She has Alzheimer's and have been told that she can get some in-home care with the assistance of medicaid. We were able to get a QIT done, but was told that we needed something else in place to keep the Gov. from taking it if she should die. She wants her three adult Children to at least get that.
A QIT is created for a Medicaid recipient who's income exceed the state income cap for Medicaid eligibility (currently $2,199 in Florida for 2015 and changes annually).
Each month the trustee of the QIT places an amount equal to the amount of the Medicaid recipient's income that exceeds the income cap into a bank account titled in the name of the trust. Funds placed in the trust account may only be used for the cost of care for the Medicaid recipient. Ideally, the account is spent down each month to $0 for this purpose.
If there are any funds remaining in the trust account at the demise of the Medicaid recipient, the funds must go to the state to reimburse the state for Medicaid benefits received. Typically (if the account is handled properly), this a should not be more than one month's income.

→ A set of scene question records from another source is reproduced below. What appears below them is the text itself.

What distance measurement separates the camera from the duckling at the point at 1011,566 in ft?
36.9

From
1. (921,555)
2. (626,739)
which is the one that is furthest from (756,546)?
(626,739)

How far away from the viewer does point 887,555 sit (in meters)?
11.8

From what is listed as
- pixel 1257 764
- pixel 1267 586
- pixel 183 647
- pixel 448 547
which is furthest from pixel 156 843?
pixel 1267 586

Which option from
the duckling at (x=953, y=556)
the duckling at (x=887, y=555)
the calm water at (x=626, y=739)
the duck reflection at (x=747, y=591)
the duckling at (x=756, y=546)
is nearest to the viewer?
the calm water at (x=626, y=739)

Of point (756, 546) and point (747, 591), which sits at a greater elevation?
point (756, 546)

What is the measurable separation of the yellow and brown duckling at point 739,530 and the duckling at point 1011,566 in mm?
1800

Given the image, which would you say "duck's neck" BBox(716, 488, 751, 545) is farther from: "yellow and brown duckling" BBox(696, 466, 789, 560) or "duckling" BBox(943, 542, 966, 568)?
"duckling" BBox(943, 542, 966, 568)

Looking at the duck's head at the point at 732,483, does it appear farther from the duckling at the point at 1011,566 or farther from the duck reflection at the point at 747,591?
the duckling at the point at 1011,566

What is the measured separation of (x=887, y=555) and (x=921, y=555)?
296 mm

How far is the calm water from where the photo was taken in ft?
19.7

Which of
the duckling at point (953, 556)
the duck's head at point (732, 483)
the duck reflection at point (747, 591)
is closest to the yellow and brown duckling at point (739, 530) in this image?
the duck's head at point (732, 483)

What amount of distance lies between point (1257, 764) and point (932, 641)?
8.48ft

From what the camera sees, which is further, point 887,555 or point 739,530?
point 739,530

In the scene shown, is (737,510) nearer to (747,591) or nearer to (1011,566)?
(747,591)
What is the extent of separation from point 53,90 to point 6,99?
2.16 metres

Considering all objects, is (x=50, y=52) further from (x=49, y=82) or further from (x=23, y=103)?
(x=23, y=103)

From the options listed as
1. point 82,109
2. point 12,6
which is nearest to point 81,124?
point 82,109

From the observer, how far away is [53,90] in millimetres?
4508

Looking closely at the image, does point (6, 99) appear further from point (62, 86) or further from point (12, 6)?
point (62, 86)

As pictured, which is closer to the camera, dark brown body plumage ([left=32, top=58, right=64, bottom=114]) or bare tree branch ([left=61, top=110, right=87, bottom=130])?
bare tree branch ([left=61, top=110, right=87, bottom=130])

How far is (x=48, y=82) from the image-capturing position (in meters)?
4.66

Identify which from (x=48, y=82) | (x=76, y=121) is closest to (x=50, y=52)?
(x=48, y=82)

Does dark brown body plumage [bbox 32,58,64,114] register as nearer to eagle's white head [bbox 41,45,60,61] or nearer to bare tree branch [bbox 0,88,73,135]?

Money should not accumulate in the account.
There is no other legal alternative for funds placed in a QIT account; they either go to cost of care or back to the state.
As for inheritance, it is a new world with the elderly living longer. Time was, an elder would be reasonably healthy til the moment they had a stroke or heart attack. Then they would be dead. Longterm medical care would not be so much of an issue. Times change and the elderly living longer are much more likely to suffer from debilitating chronic conditions, such as Alzheimers.